* Begin Data lines *

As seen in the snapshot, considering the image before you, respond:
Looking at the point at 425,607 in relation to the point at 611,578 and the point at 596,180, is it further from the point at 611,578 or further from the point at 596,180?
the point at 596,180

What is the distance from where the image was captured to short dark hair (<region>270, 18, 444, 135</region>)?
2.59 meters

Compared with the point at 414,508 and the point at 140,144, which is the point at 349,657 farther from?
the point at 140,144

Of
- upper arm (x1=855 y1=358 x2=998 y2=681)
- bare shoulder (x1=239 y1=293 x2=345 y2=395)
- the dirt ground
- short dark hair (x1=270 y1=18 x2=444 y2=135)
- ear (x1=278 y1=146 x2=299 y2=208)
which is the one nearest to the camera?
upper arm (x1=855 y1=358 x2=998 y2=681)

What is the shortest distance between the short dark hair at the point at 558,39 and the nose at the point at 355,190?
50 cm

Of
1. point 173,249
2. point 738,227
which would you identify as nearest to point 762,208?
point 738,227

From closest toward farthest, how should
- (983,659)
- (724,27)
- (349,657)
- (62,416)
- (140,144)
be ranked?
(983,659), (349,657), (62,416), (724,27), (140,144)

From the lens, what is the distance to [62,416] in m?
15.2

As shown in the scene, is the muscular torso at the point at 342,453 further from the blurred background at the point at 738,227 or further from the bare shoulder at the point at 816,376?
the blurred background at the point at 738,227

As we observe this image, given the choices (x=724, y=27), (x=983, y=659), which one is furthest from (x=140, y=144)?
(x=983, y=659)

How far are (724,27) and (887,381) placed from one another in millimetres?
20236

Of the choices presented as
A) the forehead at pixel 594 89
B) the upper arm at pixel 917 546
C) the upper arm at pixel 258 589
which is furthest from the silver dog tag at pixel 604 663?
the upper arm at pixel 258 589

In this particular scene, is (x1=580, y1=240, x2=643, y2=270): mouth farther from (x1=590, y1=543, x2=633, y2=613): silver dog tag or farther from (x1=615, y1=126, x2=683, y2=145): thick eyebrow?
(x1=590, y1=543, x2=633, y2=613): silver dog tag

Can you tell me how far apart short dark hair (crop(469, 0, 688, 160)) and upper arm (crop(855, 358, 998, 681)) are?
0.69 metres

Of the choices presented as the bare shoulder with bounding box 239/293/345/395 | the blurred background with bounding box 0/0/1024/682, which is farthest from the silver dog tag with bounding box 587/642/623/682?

* End Data lines *

**Directions for this task:** Print the records once more, exactly as they were given.

**Problem solution:**
As seen in the snapshot, considering the image before you, respond:
Looking at the point at 425,607 in relation to the point at 611,578 and the point at 596,180, is it further from the point at 611,578 or further from the point at 596,180?
the point at 596,180

What is the distance from where the image was captured to short dark hair (<region>270, 18, 444, 135</region>)?
2.59 meters

Compared with the point at 414,508 and the point at 140,144, which is the point at 349,657 farther from?
the point at 140,144

Of
- upper arm (x1=855 y1=358 x2=998 y2=681)
- bare shoulder (x1=239 y1=293 x2=345 y2=395)
- the dirt ground
- short dark hair (x1=270 y1=18 x2=444 y2=135)
- ear (x1=278 y1=146 x2=299 y2=208)
which is the one nearest to the camera?
upper arm (x1=855 y1=358 x2=998 y2=681)

What is the shortest distance between the short dark hair at the point at 558,39 and the nose at the point at 355,190?
50 cm

Of
1. point 173,249
2. point 738,227
which would you identify as nearest to point 762,208?
point 738,227

From closest toward farthest, how should
- (983,659)
- (724,27)
- (349,657)
- (62,416)
- (140,144)
be ranked?
(983,659), (349,657), (62,416), (724,27), (140,144)

From the lens, what is the distance to [62,416] in m?
15.2

As shown in the scene, is the muscular torso at the point at 342,453 further from the blurred background at the point at 738,227 or further from the bare shoulder at the point at 816,376?
the blurred background at the point at 738,227

As we observe this image, given the choices (x=724, y=27), (x=983, y=659), which one is furthest from (x=140, y=144)?
(x=983, y=659)

How far are (724,27) and (887,381) placed from one another in millimetres?
20236

Of the choices presented as
A) the forehead at pixel 594 89
B) the upper arm at pixel 917 546
C) the upper arm at pixel 258 589
which is furthest from the silver dog tag at pixel 604 663?
the upper arm at pixel 258 589

In this particular scene, is (x1=580, y1=240, x2=643, y2=270): mouth farther from (x1=590, y1=543, x2=633, y2=613): silver dog tag or farther from (x1=615, y1=126, x2=683, y2=145): thick eyebrow?
(x1=590, y1=543, x2=633, y2=613): silver dog tag

Can you tell me how far apart short dark hair (crop(469, 0, 688, 160)) and upper arm (crop(855, 358, 998, 681)) are?
0.69 metres

Of the choices presented as the bare shoulder with bounding box 239/293/345/395 | the blurred background with bounding box 0/0/1024/682, which is farthest from the silver dog tag with bounding box 587/642/623/682?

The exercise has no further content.